RelayCast: Scalable multicast routing in Delay Tolerant Networks

Abstract

Mobile wireless networks with intermittent connectivity, often called Delay/Disruption Tolerant Networks (DTNs), have recently received a lot of attention because of their applicability in various applications, including multicasting. To overcome intermittent connectivity, DTN routing protocols utilize mobility-assist routing by letting the nodes carry and forward the data. In this paper, we study the scalability of DTN multicast routing. As Gupta and Kumar showed that unicast routing is not scalable, recent reports on multicast routing also showed that the use of a multicast tree results in a poor scaling behavior. However, Grossglauser and Tse showed that in delay tolerant applications, the unicast routing overhead can be relaxed using the two-hop relay routing where a source forwards packets to relay nodes and the relay nodes in turn deliver packets to the destination via "mobility," thus achieving a perfect scaling behavior of Θ(1). Inspired by this result, we seek to improve the throughput bound of wireless multicast in a delay tolerant setting using mobility-assist routing. To this end, we propose RelayCast, a routing scheme that extends the two-hop relay algorithm in the multicast scenario.
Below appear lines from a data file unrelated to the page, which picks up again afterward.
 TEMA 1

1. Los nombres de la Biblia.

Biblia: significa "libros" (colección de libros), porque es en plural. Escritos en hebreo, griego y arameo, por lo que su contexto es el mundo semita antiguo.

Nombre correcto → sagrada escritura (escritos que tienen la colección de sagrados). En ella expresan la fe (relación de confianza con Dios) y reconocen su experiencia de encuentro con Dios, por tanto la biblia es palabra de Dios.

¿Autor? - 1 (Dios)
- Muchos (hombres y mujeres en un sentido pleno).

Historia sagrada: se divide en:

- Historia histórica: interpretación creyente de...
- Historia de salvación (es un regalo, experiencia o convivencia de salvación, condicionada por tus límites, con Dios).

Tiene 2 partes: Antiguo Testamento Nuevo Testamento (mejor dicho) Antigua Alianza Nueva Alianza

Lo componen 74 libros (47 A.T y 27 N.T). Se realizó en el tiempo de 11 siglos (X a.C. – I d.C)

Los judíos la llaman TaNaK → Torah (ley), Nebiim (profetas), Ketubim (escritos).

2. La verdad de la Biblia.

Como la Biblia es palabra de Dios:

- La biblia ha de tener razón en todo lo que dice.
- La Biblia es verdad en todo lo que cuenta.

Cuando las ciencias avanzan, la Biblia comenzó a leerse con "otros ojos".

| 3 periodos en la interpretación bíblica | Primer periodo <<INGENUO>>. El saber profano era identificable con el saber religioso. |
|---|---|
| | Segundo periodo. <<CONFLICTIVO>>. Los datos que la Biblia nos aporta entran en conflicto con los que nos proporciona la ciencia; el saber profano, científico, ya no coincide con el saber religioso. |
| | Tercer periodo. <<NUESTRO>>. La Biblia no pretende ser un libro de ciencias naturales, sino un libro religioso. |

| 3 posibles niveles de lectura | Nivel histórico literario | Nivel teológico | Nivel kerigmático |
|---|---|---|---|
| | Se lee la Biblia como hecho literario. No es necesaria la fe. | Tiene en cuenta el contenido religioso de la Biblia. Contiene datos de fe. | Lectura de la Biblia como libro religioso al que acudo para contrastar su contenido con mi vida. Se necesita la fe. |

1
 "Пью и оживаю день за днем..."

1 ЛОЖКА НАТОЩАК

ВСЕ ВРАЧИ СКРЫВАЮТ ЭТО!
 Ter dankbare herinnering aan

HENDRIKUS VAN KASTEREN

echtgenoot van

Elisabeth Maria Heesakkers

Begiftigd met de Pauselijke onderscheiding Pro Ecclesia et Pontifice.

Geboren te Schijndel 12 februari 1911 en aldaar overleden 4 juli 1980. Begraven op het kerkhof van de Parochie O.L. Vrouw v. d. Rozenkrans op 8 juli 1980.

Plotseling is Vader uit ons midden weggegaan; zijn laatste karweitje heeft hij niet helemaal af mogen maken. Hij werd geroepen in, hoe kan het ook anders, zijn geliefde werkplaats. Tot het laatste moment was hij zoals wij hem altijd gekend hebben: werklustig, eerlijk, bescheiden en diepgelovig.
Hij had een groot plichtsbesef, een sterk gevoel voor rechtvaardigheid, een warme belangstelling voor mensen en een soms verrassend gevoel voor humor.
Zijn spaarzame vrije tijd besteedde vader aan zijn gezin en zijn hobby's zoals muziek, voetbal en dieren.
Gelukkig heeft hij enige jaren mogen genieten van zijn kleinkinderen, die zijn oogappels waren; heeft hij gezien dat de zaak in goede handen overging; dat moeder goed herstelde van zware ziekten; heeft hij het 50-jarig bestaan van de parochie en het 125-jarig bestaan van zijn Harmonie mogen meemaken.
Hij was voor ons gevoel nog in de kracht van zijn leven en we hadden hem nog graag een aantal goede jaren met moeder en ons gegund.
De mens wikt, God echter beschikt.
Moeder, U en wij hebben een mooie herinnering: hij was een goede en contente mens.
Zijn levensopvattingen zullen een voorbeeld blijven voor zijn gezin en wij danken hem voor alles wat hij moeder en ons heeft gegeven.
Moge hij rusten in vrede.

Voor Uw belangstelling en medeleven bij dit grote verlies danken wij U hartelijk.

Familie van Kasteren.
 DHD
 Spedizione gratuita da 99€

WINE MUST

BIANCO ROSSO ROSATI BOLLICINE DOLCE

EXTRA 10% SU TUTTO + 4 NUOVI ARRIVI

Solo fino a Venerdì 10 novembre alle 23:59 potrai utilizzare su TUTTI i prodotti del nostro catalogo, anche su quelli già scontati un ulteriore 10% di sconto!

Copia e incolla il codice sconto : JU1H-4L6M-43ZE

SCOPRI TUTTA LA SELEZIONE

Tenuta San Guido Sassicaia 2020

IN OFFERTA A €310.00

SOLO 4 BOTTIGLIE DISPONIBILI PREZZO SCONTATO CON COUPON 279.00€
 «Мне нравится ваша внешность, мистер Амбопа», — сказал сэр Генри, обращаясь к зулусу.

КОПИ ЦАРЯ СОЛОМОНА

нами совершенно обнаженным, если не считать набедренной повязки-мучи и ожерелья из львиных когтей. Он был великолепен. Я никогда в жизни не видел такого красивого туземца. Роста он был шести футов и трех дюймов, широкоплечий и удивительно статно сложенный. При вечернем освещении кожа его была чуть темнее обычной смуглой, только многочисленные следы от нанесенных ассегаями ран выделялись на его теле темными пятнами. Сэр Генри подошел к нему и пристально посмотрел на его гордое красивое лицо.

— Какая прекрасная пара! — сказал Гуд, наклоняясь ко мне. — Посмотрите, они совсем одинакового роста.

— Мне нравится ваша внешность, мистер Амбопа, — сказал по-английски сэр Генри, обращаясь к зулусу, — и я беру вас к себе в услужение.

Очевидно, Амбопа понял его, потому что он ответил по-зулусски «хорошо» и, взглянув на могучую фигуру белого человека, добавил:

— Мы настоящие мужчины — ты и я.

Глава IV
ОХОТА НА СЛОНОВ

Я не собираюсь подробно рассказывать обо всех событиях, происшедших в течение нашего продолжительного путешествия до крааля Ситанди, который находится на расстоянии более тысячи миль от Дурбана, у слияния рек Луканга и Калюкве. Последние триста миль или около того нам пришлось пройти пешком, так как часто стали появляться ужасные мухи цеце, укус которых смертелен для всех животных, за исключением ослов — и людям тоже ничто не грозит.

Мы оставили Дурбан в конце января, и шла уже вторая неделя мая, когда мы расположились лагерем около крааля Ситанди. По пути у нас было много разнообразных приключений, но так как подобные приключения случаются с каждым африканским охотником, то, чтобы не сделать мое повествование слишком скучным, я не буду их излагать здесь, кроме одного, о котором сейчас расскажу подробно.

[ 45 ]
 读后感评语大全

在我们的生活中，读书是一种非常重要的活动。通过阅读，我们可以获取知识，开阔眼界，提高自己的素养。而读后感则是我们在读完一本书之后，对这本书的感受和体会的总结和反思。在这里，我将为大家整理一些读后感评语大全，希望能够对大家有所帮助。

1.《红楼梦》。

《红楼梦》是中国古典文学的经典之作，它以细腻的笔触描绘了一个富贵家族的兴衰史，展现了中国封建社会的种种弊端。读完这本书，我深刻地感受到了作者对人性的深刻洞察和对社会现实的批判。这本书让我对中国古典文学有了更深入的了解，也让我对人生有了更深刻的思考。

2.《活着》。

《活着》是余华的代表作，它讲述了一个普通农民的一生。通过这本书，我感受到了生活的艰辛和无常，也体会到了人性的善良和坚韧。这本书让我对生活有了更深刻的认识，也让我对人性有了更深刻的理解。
Given that there are n s sources each of which is associated with n d random destinations, our results show that RelayCast can achieve the throughput upper bound of Θ(min(1, n/n s n d )). We also analyze the impact of various network parameters and routing strategies (such as buffer size, multi-user diversity among multicast receivers, and delay constraints) on the throughput and delay scaling properties of RelayCast. Finally, we validate our analytical results with a simulation study.